The couple declined an invitation to testify before the House Committee on Homeland Security last week; the director of the U.S. Secret Service testified that the security breach was an isolated incident. He told the panel that three Secret Service agents have been put on administrative leave.

On Wednesday, the committee issued subpoenas to the couple, but the Salahis have said that when they appear before the panel, they will not answer questions, invoking their Fifth Amendment right against self-incrimination.

The homeland security panel refused to issue a subpoena to White House Social Secretary Desiree Rogers, as was requested by its Republican minority.

“I believe if we’re going to get a full picture of what happened that evening, we have to have Desiree Rogers here,” said Rep. Peter T. King, New York Republican.

Panel Chairman Bennie Thompson, Mississippi Democrat, has said the Secret Service, not Ms. Rogers’ office, is responsible for White House security.

The Salahis’ lawyer told the Homeland Security Committee, in a letter Tuesday explaining his clients’ plans to invoke the Fifth Amendment, that panel members had reached premature conclusions about the Virginia couple.

Stephen Best cited, among other examples, Delegate Eleanor Holmes Norton, District Democrat, calling the Salahis “practiced con artists.” The Salahis have said they are cooperating with law enforcement authorities.
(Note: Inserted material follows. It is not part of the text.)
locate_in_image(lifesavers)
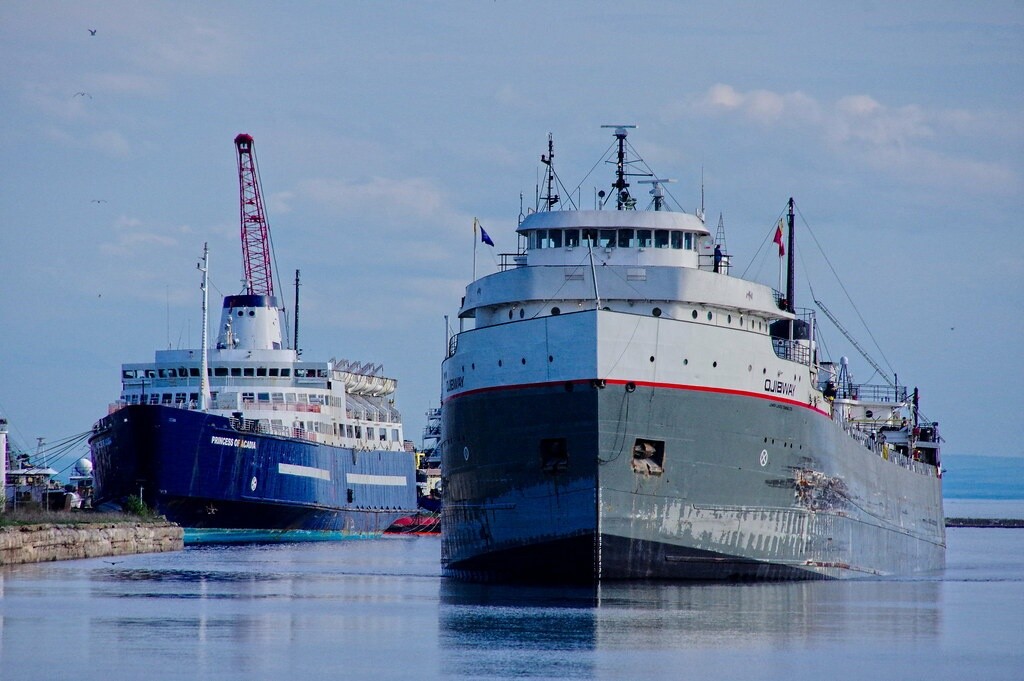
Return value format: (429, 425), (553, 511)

Last week Mr. Kaine, who appointed Mr. Salahi in 2006 to the board at the request of the 15-member Virginia Tourism Corporation, called the couple “big self-promoters.”

Mr. Kaine, who is also chairman of the Democratic National Committee, called the breach a serious issue and said he’d asked Katherine K. Hanley, secretary of the commonwealth, to talk with Mr. Salahi about the incident.